Les routes côtières sont magnifiques. Elles se faufilent entre les palmiers qui s'étirent au-dessus des plages de sable blanc ou noir. À l'intérieur des terres, des champs de bananes, de café et de cacao se répandent sur des collines qui cachent des chutes d'eau. 

Mais plus que tout, c'est l'atmosphère remarquablement décontractée qui fait le charme de Sao Tomé. Le ministre des Affaires étrangères emprunte à moto une promenade le long de la mer, sans garde du corps. 

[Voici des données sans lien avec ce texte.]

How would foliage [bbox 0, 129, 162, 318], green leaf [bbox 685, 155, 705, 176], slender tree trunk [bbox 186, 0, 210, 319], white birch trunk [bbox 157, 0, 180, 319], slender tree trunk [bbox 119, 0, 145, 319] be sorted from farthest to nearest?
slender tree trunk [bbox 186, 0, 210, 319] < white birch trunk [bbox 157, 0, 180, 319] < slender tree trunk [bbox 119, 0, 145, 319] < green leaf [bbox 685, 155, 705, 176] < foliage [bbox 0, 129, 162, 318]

Alors qu'ailleurs en Afrique, les autorités sont tatillonnes à propos de la prise de photos, à Sao Tomé il n'en est rien. Un photographe de l'Associated Press qui a croqué des clichés d'un garde devant le palais présidentiel a été interpellé par un officiel qui l'a conduit à l'intérieur, non pas pour le sermonner sur la sécurité, mais pour lui dire que le soldat avec sa tenue de camouflage n'était pas, à vrai dire, assez bien vêtu... 

Les crimes graves sont rares, la police et les armes à feu, encore plus. Les forces armées du micro-État comptent à peine 600 hommes. 

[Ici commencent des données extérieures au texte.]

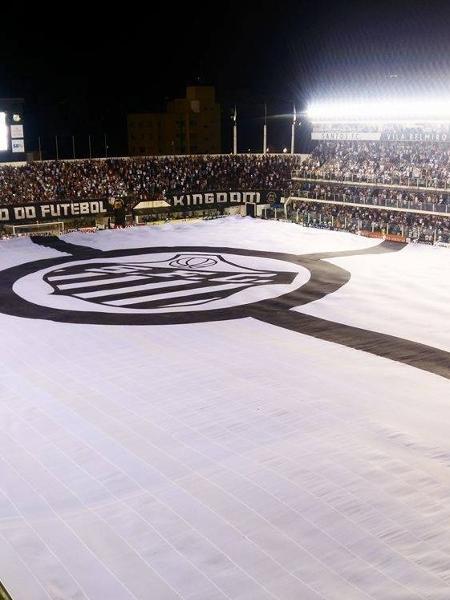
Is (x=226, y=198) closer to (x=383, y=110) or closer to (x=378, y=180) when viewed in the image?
(x=378, y=180)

Au cours de la dernière décennie, la moyenne annuelle de visiteurs a avoisiné les 6000, pour la plupart des Portugais, a précisé Manuela Lima Rita, numéro deux au ministère du Tourisme. 

C'est néanmoins beaucoup de touristes, pour un pays dont la population est de seulement 150 000 habitants. 

"C'est un risque, a commenté Mme Rita. Nous sommes petits, nous ne voulons pas être submergés. Mais nous tenterons d'être sélectifs. Nous n'allons pas adopter le tourisme de masse." 

La plupart des citoyens de Sao Tomé et Principe vivent avec moins de 1 $ par jour et espèrent qu'un boom pétrolier les sortira de la misère. Les droits d'exploitation d'un premier champ pétrolifère dans le golfe de Guinée ont été vendus à ChevronTexaco et Exxon Mobil plus tôt cette année.